Bakers Fort, Rathcronan, Co. Longford
At the southeastern end of a small hill, surrounded by marshy wetland, lies the intriguing remains of what may be a medieval fortified residence known as Bakers Fort.
Bakers Fort, Rathcronan, Co. Longford
This raised circular platform, measuring roughly 50 metres east to west and 48 metres north to south, sits about 90 metres south of properties that once faced the main street of medieval Granard. The site’s strategic position, 500 metres east of a motte and bailey castle and near a possible medieval church, places it right at the heart of what was once a bustling Anglo-Norman borough.
The monument consists of an elevated area, rising between one and 1.8 metres high, enclosed by an earthen and stone bank that runs along its southern and western sides. Where the bank doesn’t extend, a sharp scarp defines the platform’s edge. Evidence suggests the original builders cut into the hillock and levelled it to create this raised foundation, leaving traces of a berm, a flat ledge about six metres wide, visible along the southwestern and western sides. Though time has erased signs of the original entrance and any defensive ditch that might have surrounded it, a gap in the southern section now serves as a passage for livestock.

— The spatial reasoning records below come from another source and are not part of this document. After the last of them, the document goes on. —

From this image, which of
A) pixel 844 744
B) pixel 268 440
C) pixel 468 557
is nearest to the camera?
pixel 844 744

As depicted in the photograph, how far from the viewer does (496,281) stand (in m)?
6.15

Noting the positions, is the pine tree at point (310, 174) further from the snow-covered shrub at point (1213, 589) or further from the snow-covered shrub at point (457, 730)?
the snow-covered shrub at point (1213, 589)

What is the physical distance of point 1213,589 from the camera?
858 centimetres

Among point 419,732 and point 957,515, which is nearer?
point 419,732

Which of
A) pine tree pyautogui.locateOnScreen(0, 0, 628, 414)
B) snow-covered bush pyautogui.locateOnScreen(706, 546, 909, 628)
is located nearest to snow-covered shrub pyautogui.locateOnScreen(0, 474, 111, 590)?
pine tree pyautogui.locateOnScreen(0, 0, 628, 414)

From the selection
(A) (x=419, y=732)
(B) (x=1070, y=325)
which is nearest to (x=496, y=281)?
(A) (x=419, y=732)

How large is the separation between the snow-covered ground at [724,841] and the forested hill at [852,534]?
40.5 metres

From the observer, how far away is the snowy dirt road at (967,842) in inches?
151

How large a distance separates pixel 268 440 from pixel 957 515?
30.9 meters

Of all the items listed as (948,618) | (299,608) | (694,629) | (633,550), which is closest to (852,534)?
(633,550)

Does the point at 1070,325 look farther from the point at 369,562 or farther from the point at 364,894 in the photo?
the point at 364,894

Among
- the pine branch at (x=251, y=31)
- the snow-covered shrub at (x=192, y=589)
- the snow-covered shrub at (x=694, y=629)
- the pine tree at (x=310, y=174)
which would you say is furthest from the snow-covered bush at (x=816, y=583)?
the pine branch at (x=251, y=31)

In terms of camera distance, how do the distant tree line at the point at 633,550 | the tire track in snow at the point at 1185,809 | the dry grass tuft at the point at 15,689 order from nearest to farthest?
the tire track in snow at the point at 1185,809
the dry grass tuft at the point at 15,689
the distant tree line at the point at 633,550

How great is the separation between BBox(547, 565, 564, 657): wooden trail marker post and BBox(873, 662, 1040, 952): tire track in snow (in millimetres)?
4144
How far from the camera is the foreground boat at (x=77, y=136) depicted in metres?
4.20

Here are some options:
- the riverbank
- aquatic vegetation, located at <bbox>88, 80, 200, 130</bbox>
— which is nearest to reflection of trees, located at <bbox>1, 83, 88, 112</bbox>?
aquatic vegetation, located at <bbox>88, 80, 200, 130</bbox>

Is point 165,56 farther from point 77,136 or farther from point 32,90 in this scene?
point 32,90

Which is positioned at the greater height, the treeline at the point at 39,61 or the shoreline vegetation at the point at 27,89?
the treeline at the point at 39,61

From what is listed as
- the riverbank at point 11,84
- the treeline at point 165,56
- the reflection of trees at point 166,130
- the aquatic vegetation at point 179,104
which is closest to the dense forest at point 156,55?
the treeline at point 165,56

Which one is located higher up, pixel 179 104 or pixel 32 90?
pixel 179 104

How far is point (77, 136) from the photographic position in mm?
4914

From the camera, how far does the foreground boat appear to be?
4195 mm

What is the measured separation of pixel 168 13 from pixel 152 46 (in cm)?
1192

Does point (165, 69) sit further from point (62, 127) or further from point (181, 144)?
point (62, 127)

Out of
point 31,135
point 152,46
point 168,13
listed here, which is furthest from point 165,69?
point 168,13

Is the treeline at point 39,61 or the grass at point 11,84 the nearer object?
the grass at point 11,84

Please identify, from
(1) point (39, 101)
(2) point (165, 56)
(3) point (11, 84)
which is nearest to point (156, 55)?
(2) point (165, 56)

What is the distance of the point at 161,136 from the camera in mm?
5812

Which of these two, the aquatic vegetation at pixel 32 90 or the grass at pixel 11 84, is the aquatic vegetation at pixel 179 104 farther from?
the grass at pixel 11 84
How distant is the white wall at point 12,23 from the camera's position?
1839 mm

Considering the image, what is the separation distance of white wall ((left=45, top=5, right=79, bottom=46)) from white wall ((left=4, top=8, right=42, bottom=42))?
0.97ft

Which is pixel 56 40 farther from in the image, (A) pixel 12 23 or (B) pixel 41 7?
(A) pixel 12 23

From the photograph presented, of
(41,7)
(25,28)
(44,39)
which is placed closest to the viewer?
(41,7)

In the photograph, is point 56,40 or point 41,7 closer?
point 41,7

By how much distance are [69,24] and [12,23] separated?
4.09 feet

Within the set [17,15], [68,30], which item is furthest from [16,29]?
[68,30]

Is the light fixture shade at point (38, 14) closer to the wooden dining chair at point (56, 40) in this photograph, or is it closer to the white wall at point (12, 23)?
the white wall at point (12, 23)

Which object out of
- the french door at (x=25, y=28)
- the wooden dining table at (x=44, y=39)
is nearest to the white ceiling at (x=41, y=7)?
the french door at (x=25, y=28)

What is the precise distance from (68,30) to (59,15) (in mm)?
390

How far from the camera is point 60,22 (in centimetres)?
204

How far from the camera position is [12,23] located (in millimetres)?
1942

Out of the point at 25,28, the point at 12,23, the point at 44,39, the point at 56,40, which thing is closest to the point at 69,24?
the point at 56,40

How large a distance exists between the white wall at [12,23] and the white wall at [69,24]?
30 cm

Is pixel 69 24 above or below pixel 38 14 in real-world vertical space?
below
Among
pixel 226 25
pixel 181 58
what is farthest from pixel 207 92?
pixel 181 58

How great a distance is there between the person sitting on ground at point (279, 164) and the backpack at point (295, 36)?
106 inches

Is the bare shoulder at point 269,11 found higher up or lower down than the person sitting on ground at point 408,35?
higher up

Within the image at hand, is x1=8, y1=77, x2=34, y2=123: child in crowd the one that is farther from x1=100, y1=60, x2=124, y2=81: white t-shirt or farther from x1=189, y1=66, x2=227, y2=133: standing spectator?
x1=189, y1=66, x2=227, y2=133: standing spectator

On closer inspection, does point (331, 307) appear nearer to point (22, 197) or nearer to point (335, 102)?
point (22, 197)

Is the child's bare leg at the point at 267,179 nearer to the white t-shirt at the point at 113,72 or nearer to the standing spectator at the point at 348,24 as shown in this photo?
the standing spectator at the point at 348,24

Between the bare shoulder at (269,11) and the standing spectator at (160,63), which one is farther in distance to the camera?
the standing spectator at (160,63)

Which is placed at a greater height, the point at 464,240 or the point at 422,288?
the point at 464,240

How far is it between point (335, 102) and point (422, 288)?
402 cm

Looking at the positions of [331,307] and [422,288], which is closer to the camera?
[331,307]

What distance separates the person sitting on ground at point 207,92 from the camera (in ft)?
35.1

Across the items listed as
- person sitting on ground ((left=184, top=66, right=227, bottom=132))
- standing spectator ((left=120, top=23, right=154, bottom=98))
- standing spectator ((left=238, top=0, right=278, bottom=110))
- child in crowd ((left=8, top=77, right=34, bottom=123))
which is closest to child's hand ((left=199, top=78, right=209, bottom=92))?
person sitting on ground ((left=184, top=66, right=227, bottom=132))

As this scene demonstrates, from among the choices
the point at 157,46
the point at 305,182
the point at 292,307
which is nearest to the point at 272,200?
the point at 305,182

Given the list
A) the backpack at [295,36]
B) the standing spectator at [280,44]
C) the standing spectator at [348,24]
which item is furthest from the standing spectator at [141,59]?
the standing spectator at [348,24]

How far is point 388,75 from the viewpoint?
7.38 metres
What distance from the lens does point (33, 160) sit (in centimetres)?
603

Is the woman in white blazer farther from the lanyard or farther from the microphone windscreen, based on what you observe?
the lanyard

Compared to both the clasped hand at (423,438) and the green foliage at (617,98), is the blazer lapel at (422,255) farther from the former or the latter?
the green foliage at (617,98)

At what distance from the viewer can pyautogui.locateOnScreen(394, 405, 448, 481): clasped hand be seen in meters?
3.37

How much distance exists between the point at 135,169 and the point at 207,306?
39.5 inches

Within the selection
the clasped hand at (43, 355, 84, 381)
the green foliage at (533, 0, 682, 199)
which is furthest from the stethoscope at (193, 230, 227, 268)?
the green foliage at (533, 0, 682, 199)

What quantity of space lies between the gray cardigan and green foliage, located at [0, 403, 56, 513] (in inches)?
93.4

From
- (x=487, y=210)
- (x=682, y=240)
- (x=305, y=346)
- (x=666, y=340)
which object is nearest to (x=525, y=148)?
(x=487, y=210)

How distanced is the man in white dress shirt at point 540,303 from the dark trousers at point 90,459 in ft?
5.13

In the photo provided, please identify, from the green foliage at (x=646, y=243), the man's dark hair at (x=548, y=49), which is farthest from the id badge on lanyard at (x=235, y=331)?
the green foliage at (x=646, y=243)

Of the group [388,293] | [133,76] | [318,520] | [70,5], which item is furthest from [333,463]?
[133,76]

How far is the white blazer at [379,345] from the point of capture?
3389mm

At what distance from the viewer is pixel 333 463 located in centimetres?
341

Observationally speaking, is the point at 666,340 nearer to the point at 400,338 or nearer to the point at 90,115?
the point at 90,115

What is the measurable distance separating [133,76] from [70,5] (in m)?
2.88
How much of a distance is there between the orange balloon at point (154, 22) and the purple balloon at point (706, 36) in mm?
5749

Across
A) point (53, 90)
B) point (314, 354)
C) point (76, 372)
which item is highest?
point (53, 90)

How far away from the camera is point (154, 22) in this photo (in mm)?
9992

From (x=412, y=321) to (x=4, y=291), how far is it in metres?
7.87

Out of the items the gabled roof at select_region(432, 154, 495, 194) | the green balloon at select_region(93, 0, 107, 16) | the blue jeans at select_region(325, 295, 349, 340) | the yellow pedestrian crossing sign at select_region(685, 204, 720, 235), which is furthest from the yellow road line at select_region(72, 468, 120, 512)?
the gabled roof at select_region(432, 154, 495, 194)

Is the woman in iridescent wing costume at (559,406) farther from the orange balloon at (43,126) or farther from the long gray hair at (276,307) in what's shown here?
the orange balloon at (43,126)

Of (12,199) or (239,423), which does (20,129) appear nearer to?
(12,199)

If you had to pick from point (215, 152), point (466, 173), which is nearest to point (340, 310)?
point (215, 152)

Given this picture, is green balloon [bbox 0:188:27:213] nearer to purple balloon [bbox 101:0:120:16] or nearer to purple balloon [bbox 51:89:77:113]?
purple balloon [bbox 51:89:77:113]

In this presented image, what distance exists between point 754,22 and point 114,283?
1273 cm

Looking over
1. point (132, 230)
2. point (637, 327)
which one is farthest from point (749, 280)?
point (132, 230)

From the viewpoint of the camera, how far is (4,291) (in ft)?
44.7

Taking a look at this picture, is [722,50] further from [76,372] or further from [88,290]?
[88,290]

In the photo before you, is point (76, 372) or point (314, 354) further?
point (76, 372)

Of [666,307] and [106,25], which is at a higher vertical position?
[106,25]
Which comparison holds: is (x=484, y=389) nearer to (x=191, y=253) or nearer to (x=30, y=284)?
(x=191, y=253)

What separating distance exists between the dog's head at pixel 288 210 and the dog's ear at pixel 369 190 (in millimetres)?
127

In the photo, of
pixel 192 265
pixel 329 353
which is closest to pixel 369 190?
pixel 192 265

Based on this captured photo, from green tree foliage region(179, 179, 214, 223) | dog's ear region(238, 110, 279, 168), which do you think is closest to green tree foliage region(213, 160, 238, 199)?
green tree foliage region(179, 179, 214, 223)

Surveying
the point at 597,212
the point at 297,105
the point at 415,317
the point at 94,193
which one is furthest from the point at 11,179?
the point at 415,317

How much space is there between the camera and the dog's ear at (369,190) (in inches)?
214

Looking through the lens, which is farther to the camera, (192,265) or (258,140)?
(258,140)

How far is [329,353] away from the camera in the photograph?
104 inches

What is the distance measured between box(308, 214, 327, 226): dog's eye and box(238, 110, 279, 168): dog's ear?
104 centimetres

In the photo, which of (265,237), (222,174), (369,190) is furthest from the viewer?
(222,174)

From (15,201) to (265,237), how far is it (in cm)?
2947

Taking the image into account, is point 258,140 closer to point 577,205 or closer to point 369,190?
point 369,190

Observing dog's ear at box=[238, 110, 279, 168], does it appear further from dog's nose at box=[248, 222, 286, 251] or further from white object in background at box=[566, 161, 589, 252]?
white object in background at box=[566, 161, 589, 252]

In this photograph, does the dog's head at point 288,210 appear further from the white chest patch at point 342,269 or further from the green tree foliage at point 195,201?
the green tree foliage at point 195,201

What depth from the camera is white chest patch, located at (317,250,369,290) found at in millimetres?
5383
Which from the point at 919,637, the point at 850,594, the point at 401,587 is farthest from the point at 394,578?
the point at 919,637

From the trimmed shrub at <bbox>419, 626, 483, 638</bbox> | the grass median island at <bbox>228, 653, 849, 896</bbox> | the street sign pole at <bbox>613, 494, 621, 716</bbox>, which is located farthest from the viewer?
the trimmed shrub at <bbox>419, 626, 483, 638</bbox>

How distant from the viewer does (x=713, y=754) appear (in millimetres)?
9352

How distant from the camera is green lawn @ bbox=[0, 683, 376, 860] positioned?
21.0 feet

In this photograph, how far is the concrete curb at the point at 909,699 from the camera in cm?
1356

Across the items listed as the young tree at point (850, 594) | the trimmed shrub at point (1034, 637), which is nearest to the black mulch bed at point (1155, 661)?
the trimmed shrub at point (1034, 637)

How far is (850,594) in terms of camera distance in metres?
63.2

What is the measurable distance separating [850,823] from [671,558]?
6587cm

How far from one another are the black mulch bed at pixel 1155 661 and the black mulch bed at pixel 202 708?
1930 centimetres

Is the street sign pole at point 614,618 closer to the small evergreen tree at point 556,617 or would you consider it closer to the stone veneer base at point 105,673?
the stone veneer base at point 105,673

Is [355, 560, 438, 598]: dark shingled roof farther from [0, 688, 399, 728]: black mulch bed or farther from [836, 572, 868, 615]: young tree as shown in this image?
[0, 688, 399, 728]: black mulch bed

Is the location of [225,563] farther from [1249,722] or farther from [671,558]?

What makes Bakers Fort particularly puzzling is its wetland setting, unusual for a typical Irish ringfort. Its central location within the medieval borough hints that it might have served as an Anglo-Norman manor house or the fortified home of a prominent borough family. Interestingly, the structure bears a striking resemblance to an excavated site at Tulsk in County Roscommon, where archaeologists uncovered both a ringfort and a tower house occupying the same location, suggesting these monuments could serve multiple purposes across different periods.